Requirement:
Can you extend the passage on 3D printing slicers below, picking up right after its final sentence?

Text block:
begin
A slicer is toolpath generation software used in the majority of 3D printing processes for the conversion of a 3D object model to specific instructions for the printer. In particular, the conversion from a model in STL format to printer commands in g-code format in fused filament fabrication and other similar processes.

The slicer first divides the object as a stack of flat layers, followed by describing these layers as linear movements of the 3D printer extruder, fixation laser or equivalent. All these movements, together with some specific printer commands like the ones to control the extruder temperature or bed temperature, are finally written in the g-code file, that can afterwards be transferred to the printer.

Additional features of the slicer 

Nearly all slicers have some additional features, like:

Infill: solid objects need a large amount of valuable material (filament, ...) and print time. The slicer can automatically convert solid volumes to hollow ones, saving costs and time. The hollow object can be partially filled by internal structures, as internal walls, to provide additional robustness. The amount of these structures is called infill density, this parameter being one of the adjustments to be provided to the slicer.
end
Recorded information:
begin
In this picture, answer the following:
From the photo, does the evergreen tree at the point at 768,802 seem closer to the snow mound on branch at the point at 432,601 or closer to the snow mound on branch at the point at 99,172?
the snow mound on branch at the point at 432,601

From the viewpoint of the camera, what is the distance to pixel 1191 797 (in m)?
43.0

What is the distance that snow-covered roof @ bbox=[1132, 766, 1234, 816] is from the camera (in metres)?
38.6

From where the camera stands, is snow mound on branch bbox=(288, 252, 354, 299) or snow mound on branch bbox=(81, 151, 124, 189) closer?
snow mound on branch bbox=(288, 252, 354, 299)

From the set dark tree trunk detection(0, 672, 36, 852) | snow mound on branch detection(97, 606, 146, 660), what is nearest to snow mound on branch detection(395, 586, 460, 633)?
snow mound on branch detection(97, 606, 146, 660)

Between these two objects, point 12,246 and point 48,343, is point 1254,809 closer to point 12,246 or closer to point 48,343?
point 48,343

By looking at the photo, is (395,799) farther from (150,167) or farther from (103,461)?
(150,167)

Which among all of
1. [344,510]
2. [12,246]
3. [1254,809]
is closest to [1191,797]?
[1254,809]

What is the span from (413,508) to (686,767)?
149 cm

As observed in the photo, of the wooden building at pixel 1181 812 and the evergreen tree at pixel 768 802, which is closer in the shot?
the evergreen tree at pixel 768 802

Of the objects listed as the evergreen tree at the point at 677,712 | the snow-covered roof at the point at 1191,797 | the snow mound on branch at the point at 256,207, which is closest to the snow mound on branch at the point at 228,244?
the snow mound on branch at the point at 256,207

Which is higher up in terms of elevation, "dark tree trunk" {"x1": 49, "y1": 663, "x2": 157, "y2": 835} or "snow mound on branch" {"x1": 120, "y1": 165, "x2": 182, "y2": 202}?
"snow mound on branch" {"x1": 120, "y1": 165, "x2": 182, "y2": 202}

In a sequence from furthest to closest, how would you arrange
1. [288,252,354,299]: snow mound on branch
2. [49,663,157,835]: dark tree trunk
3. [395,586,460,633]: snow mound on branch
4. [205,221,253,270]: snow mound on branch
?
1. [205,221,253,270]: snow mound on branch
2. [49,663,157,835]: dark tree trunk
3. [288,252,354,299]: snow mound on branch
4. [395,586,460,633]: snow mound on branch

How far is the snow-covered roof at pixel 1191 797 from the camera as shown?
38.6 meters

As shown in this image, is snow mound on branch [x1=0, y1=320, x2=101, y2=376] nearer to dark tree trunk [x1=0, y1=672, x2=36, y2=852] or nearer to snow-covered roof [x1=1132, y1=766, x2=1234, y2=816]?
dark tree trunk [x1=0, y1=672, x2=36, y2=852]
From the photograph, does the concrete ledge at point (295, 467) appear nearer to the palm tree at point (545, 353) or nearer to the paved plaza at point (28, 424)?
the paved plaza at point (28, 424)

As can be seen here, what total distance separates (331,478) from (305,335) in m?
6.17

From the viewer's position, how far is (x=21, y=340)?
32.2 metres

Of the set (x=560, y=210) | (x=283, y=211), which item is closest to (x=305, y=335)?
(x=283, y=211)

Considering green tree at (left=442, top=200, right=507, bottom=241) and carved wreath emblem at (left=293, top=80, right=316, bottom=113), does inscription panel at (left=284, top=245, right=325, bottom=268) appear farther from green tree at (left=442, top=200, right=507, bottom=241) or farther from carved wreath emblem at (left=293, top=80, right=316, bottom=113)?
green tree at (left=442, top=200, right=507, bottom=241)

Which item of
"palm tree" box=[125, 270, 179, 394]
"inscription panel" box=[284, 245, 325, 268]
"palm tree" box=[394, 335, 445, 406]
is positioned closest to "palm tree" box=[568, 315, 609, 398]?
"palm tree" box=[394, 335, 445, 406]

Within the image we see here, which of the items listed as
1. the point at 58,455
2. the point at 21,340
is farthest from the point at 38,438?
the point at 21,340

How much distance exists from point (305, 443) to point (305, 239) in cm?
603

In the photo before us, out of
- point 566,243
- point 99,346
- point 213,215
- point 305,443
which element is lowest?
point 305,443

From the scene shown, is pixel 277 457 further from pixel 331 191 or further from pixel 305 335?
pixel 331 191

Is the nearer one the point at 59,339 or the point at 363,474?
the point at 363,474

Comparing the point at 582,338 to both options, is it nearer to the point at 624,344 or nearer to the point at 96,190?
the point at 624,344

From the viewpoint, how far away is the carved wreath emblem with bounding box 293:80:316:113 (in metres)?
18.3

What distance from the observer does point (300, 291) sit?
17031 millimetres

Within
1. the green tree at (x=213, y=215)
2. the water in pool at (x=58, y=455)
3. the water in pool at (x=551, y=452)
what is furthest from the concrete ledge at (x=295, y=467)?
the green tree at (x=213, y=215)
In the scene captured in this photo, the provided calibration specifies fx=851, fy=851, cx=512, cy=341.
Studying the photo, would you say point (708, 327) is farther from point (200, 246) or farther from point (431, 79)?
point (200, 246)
end
begin
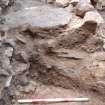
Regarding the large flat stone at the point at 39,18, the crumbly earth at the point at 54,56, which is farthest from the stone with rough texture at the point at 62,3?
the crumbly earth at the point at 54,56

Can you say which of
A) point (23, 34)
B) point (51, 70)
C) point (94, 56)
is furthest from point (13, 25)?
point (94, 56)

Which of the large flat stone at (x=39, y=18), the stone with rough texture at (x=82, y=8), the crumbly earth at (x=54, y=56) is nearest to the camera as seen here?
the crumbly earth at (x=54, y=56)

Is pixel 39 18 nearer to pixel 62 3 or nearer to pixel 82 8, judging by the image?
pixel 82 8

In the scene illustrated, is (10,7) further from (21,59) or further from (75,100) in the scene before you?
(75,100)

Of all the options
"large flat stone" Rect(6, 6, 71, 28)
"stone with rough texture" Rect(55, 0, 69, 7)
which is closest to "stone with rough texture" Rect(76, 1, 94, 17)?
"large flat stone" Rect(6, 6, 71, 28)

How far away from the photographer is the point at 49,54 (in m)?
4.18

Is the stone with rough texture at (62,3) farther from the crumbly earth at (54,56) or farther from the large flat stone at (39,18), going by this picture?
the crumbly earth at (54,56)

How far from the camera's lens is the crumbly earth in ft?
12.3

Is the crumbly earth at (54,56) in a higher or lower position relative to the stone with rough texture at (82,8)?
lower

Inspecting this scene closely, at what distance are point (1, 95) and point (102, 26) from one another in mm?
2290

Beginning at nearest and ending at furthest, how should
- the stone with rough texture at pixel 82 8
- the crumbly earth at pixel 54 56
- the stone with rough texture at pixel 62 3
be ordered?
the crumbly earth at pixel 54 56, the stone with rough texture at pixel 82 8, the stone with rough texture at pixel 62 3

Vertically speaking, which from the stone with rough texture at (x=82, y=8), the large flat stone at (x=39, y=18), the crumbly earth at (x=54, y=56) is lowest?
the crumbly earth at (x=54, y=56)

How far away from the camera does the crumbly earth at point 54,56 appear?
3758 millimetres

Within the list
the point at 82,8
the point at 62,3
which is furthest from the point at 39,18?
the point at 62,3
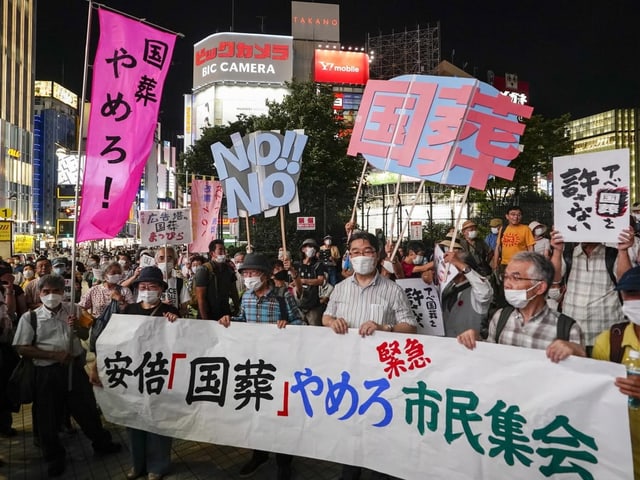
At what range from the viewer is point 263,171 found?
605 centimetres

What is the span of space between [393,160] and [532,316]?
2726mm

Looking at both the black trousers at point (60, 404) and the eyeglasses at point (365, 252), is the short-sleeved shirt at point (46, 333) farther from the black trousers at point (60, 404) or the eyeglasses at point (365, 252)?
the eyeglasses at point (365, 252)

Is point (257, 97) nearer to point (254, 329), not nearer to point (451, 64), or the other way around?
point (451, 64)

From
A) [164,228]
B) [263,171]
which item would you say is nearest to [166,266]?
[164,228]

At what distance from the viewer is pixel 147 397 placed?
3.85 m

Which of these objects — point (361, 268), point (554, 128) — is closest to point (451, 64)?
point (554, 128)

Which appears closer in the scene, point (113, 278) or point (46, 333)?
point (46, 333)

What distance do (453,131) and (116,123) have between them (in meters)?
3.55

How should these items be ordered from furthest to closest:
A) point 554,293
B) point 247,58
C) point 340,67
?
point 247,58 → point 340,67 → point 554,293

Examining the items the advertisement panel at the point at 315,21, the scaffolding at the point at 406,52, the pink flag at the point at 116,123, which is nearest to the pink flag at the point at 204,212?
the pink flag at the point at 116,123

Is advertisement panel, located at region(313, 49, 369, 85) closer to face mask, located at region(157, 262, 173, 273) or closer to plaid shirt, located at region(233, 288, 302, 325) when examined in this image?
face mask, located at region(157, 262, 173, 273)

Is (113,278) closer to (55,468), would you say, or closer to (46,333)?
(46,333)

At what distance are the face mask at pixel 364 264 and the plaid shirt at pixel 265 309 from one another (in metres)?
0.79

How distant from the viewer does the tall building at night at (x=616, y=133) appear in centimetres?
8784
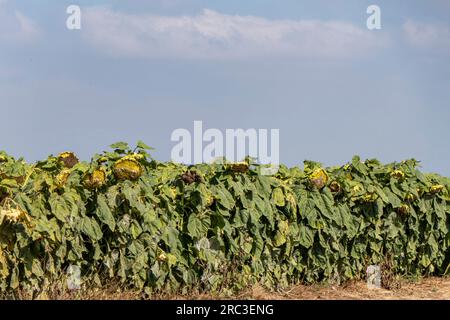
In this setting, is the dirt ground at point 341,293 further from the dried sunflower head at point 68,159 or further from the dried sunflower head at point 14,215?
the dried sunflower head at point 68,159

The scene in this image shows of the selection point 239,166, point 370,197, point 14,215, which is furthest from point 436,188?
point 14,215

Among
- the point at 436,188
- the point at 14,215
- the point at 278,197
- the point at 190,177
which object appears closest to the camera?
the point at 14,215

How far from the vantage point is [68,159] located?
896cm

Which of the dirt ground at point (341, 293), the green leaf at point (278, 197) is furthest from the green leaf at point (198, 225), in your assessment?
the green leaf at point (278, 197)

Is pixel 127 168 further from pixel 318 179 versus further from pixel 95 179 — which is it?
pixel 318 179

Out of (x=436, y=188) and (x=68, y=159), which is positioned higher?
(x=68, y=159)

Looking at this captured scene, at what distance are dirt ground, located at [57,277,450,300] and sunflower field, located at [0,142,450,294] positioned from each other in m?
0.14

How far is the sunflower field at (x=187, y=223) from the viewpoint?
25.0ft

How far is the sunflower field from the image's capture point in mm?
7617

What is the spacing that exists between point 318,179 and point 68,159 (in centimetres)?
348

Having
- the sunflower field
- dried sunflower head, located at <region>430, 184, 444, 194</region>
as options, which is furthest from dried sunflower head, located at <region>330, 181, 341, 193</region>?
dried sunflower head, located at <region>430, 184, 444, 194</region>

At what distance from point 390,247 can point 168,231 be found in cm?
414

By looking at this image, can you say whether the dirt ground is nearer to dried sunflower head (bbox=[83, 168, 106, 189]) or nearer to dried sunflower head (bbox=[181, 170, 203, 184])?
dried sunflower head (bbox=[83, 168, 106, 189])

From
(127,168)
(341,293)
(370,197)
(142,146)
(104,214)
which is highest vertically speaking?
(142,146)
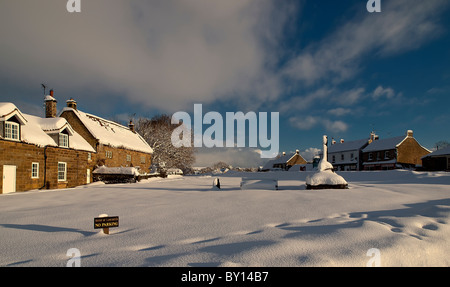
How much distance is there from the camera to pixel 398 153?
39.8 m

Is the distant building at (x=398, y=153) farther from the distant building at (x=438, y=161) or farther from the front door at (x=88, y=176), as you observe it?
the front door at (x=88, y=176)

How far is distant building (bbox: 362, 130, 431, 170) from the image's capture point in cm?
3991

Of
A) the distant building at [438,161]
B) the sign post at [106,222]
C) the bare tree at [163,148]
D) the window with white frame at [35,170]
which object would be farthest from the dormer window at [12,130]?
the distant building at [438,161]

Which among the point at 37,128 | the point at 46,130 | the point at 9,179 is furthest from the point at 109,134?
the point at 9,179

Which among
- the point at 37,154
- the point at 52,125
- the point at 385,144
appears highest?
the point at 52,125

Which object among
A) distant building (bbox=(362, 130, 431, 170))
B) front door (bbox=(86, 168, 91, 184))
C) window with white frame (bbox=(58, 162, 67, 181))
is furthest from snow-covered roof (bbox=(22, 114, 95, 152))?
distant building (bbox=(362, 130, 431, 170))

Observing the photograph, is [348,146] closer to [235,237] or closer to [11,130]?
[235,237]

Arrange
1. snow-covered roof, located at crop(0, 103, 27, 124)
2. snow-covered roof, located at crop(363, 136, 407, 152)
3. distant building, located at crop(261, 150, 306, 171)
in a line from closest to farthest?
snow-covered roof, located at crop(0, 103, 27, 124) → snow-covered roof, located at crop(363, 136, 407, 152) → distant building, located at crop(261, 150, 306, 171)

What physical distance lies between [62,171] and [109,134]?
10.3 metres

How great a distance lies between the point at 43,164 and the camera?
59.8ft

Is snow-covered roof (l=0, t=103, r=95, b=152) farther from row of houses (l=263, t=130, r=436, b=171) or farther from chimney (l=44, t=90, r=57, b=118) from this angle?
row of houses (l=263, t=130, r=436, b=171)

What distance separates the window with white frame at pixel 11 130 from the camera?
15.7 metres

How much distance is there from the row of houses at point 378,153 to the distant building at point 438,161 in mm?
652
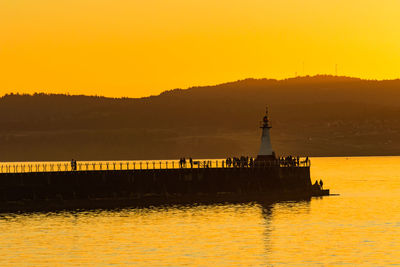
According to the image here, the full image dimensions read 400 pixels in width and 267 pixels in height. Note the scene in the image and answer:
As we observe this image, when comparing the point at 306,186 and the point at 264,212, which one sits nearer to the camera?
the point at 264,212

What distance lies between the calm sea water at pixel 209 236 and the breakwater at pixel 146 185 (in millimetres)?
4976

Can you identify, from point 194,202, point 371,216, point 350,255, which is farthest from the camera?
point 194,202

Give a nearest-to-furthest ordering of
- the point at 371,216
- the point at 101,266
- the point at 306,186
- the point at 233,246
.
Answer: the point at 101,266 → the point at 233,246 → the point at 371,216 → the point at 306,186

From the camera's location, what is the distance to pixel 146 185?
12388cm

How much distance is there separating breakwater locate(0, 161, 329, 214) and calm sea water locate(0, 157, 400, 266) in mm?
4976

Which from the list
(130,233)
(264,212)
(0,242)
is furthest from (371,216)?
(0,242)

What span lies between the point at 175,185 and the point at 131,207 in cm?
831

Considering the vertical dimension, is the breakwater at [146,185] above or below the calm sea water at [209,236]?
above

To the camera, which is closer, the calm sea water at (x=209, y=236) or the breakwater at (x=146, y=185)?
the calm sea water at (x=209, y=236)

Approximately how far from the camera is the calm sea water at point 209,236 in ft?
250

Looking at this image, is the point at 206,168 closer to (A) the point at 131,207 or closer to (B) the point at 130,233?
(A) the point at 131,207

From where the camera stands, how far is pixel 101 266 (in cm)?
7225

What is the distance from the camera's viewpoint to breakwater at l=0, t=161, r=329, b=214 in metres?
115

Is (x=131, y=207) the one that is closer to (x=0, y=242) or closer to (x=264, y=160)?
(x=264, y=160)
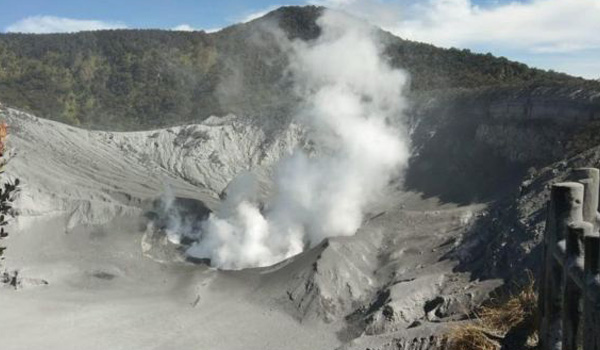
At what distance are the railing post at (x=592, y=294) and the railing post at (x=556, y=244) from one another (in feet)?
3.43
end
begin
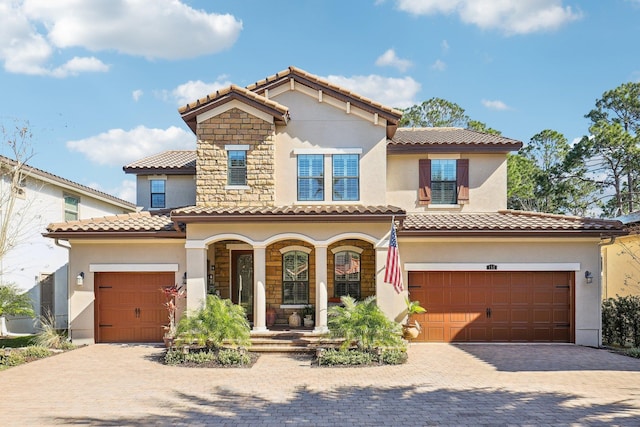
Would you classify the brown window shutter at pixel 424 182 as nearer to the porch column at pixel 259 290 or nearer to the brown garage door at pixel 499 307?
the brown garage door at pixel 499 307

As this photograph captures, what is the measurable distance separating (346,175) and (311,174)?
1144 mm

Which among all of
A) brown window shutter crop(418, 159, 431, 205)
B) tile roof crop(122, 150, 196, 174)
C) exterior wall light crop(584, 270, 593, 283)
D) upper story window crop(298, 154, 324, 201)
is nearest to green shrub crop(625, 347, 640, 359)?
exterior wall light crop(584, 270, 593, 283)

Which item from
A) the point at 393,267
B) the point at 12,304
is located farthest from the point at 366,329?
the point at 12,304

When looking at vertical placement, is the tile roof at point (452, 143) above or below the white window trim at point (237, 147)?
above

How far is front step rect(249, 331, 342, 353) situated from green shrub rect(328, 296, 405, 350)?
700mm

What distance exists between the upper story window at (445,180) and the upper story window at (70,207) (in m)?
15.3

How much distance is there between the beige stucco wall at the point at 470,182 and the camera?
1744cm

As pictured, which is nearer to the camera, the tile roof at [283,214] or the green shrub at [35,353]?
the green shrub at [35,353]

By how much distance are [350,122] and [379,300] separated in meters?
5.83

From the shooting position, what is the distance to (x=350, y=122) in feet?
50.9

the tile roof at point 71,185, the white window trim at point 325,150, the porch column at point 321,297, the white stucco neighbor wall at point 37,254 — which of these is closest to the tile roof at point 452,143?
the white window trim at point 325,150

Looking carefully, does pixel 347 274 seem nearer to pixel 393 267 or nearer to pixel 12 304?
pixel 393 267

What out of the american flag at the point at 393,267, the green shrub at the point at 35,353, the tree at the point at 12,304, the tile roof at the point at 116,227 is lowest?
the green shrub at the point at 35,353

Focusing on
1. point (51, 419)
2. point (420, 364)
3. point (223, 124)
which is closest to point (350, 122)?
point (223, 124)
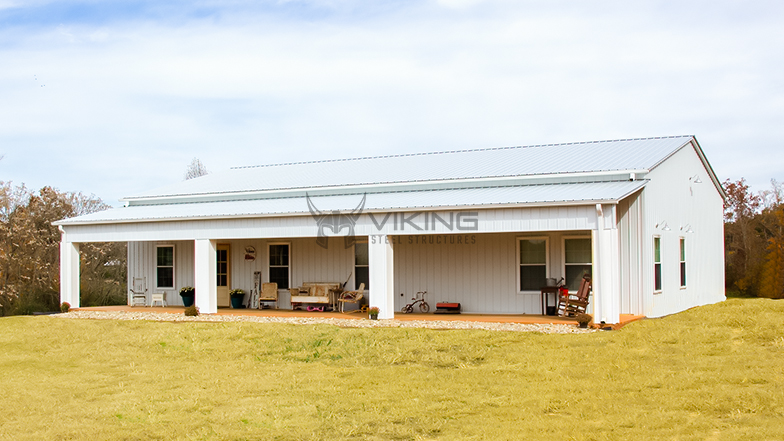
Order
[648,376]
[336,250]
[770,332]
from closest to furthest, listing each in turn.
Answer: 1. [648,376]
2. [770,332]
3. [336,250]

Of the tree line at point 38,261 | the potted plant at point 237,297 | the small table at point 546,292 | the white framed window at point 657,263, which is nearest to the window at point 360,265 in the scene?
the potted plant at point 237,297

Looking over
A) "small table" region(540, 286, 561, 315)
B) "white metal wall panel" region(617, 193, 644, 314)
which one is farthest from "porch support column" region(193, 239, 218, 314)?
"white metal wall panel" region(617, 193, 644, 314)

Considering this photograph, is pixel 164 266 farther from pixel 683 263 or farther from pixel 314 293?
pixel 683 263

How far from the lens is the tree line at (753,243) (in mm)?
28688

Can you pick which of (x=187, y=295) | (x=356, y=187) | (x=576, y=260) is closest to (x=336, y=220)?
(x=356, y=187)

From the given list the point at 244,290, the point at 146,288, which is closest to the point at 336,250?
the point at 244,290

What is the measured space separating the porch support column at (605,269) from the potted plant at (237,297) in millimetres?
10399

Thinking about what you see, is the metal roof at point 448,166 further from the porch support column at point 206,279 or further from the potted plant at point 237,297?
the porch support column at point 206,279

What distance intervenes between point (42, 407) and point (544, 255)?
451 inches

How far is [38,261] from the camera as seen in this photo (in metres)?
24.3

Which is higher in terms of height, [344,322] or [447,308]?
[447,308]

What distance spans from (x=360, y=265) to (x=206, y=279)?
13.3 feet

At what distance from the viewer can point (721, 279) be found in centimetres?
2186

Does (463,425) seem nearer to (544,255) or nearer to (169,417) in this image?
end
Exercise response:
Supports: most of the 3D printing processes create the object layer by layer, down to up, with the layer under construction being deposited over the previous one. As a consequence, all object parts must overlie, at least in some part, over another one. In the case of an object layer that is floating (by example, the flat roof of a house or an horizontally extended arm in a figure), the slicer automatically can add supports for it. The support touches the object in a way that is easily detachable from it at the finish stage of the object production.

 Rafts, skirts and brims: printing of the first object layer, the one in contact with the printer bed, has some peculiarities, like problems of object adherence to the bed, rugosity, smooth deposition of the first amounts of filament, .... The slicer can automatically add some detachable structures to minimize these problems. Usual types of these base structures are   a skirt (a single band around the base of the object without touching it), a brim (several lines of filament around the base of the object, touching it but not under it, and radiating outwards) and rafts (several layers of material that form a detachable base, with the object printed over it).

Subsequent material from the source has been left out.